POU5F 1, 2, 3 - SPOTLIGHT article on the importance of using the right gene nomenclature

gene nomenclature

In collaboration with a group international leaders in developmental and stem cell biology, DanStem Professor Joshua Brickman publishes spotlight article online on July 22, 2014 in issue 141 (15) of the scientific journal Development on the importance of correct usage of gene nomenclature.

The use of common names for orthologous genes, i.e. genes in different species that originated by vertical descent from a single gene of the last common ancestor, is entrenched in the language of biology as a way of conveying that these genes are also likely to have orthologous roles and functions.

“The correct naming of the regulators does not alter the underlying biology or the degree to which pluripotency is or is not conserved in e.g. zebrafish, but it can be misleading and cause confusion for those who are not familiar with the genes being discussed,” says Professor Joshua Brickman.

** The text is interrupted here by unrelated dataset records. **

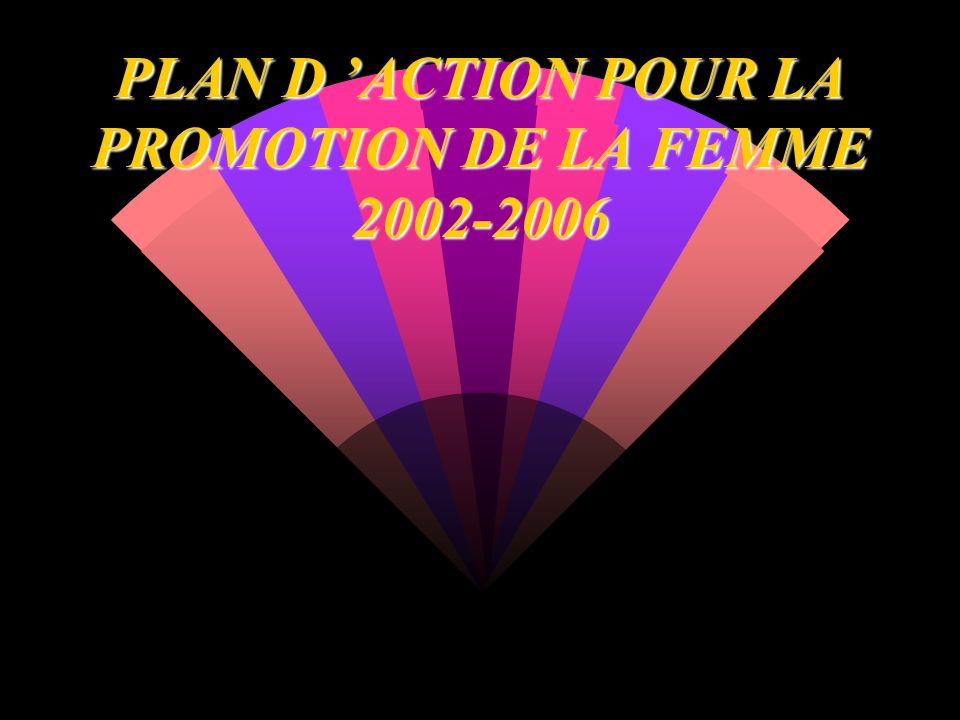 Accroissement des capacités de la femme dans la promotion de la culture de la paix notamment dans la lutte contre la prolifération des armes légères; Accroissement des capacités individuelles et collectives de la femme en matière de NTIC.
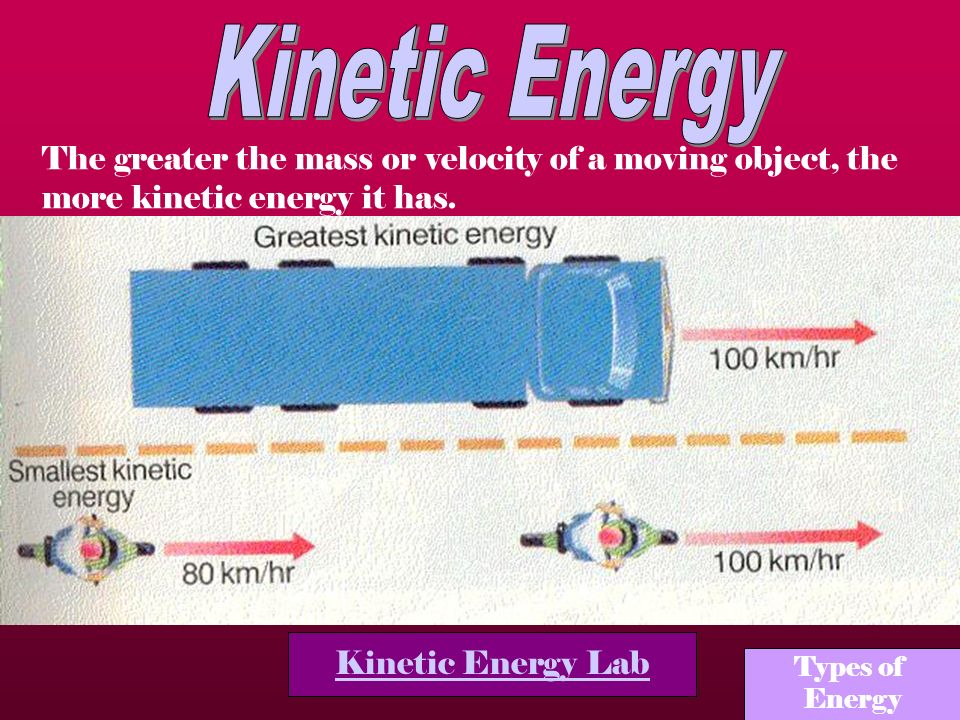 Kinetic Energy The greater the mass or velocity of a moving object, the more kinetic energy it has.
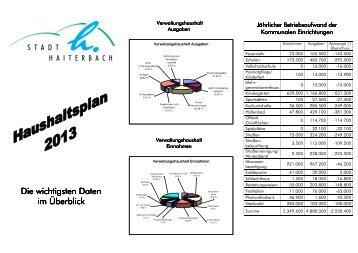 Haushalt 2013 im Überblick - Stadt Haiterbach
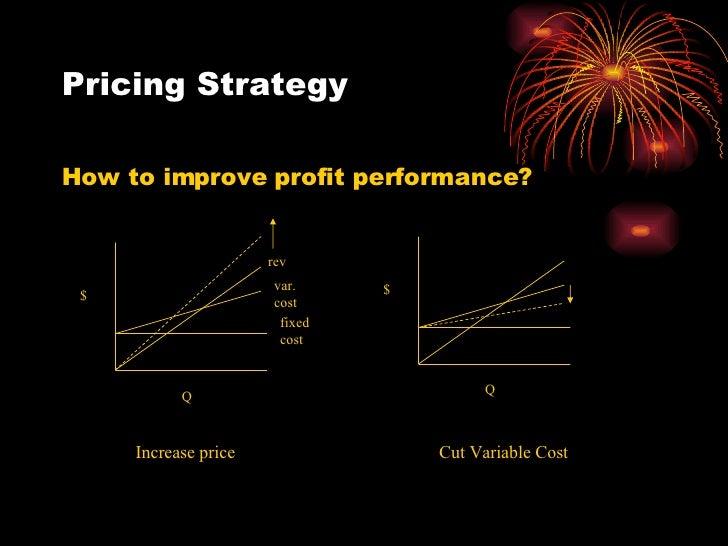 Pricing Slide 2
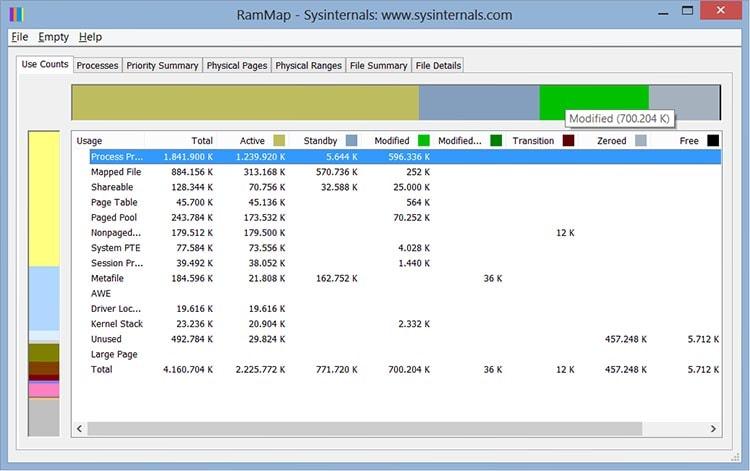 Анализ распределения оперативной памяти RAMMap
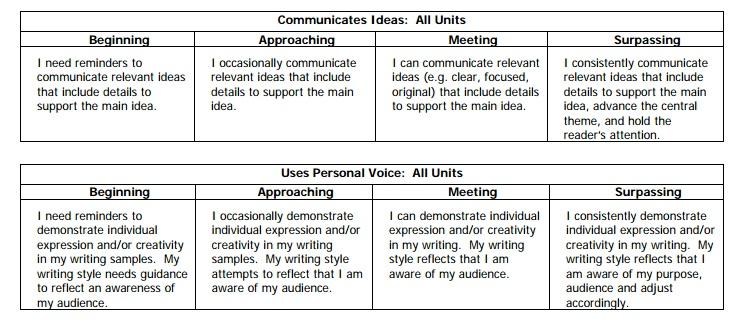 act writing rubric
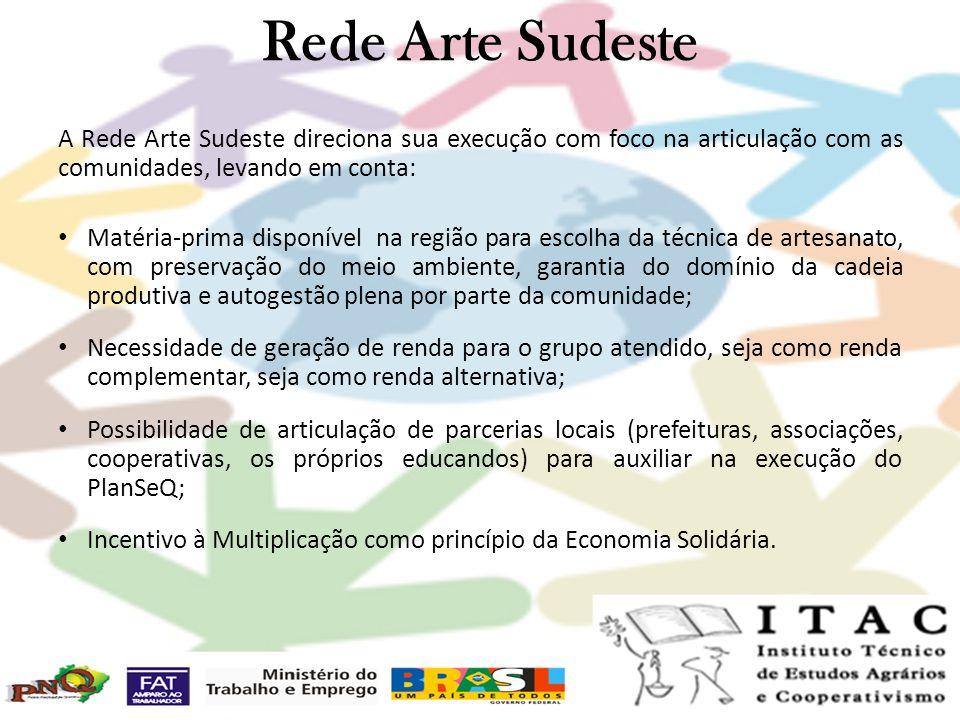 Rede Arte Sudeste A Rede Arte Sudeste direciona sua execução com foco na articulação com as comunidades, levando em conta: Matéria-prima disponível na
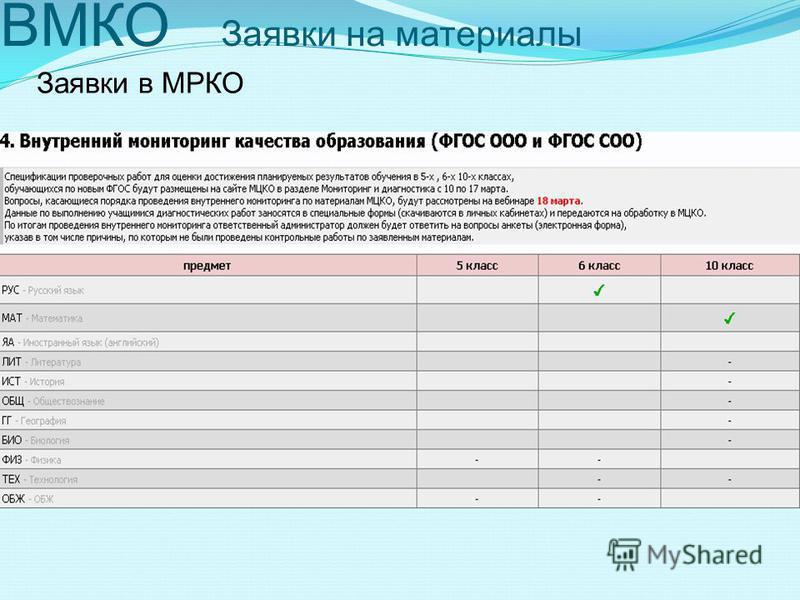 ВМКО Заявки на материалы Заявки в МРКО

The article focuses on the Class V POU transcription factors which are important regulators of potency, differentiation and early development in vertebrates. The mouse/human member of this family, POU5F1 (also known as Oct4) was originally identified as a master regulator of pluripotency and the central factor used by Shinya Yammanaka in his Nobel Prize winning experiment, to reprogram adult cells into an embryonic stem cell like fate. The article address and discusses how the regulators POU5F1, -2, and -3 show varying degrees of functional conservation in supporting pluripotency across different vertebrates.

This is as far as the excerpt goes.